> [Quoted passage]

Adjustment of Officer Base Salaries
On February 10, 2020, the Board of Directors (the “Board”) of Western Midstream Holdings, LLC (the “General Partner”), the general partner of Western Midstream Partners, LP (“WES”) approved adjustments to the annual base salaries of the General Partner’s named executive officers (“WES Officers”). Effective as of February 23, 2020, the WES Officers’ base salaries will be as follows: Michael Ure: $650,000; Michael Pearl: $455,000; Craig Collins: $455,000; Charles Griffie: $405,000; and Robert Bourne: $405,000.
Adoption of Incentive Compensation Program
On February 10, 2020, the Board also approved the adoption of an Incentive Compensation Program (the “Incentive Program”), pursuant to which eligible employees (including the WES Officers) may earn an annual cash incentive award based on WES’s and the applicable employee’s achievement of various performance metrics. Under the Incentive Program, the WES Officers, will have a target performance bonus award opportunity based on a specified percentage of his or her annual base salary. For 2020 the target annual bonus level for the WES Officers was set at the following percentages of their annual base salary: Michael Ure: 100%; Michael Pearl: 86%; Craig Collins: 86%; Charles Griffie: 85%; and Robert Bourne: 81%.

> [Extracted records]
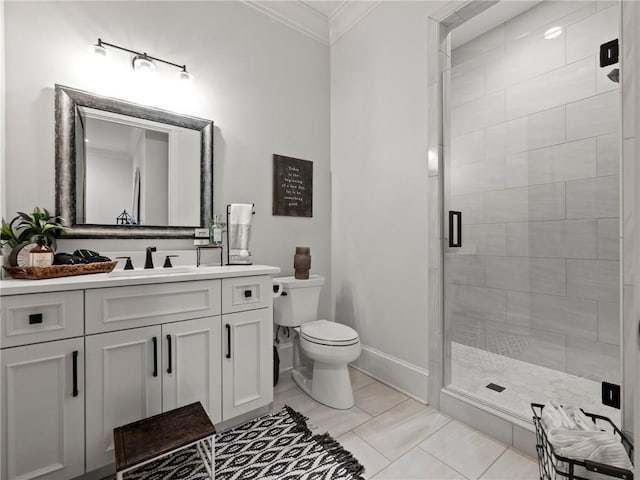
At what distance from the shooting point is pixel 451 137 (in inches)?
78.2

--

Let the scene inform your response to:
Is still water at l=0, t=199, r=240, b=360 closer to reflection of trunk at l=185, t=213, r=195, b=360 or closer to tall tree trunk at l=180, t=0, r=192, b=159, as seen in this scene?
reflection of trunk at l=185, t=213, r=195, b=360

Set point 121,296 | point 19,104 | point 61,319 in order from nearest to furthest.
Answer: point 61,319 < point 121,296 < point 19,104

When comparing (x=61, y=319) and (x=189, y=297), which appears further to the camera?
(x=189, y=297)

> [Challenge 1] In the compensation excerpt, on what date do the adjusted base salaries take effect?
> [Challenge 2] Name every WES Officer listed in the compensation excerpt.
> [Challenge 3] Please quote the compensation excerpt word for word, beginning at "Adjustment of Officer" and stopping after "Robert Bourne: $405,000.".
The items come from a separate source, unrelated to the compensation excerpt.

> [Response 1] February 23, 2020.

> [Response 2] Michael Ure, Michael Pearl, Craig Collins, Charles Griffie, and Robert Bourne.

> [Response 3]
Adjustment of Officer Base Salaries
On February 10, 2020, the Board of Directors (the “Board”) of Western Midstream Holdings, LLC (the “General Partner”), the general partner of Western Midstream Partners, LP (“WES”) approved adjustments to the annual base salaries of the General Partner’s named executive officers (“WES Officers”). Effective as of February 23, 2020, the WES Officers’ base salaries will be as follows: Michael Ure: $650,000; Michael Pearl: $455,000; Craig Collins: $455,000; Charles Griffie: $405,000; and Robert Bourne: $405,000.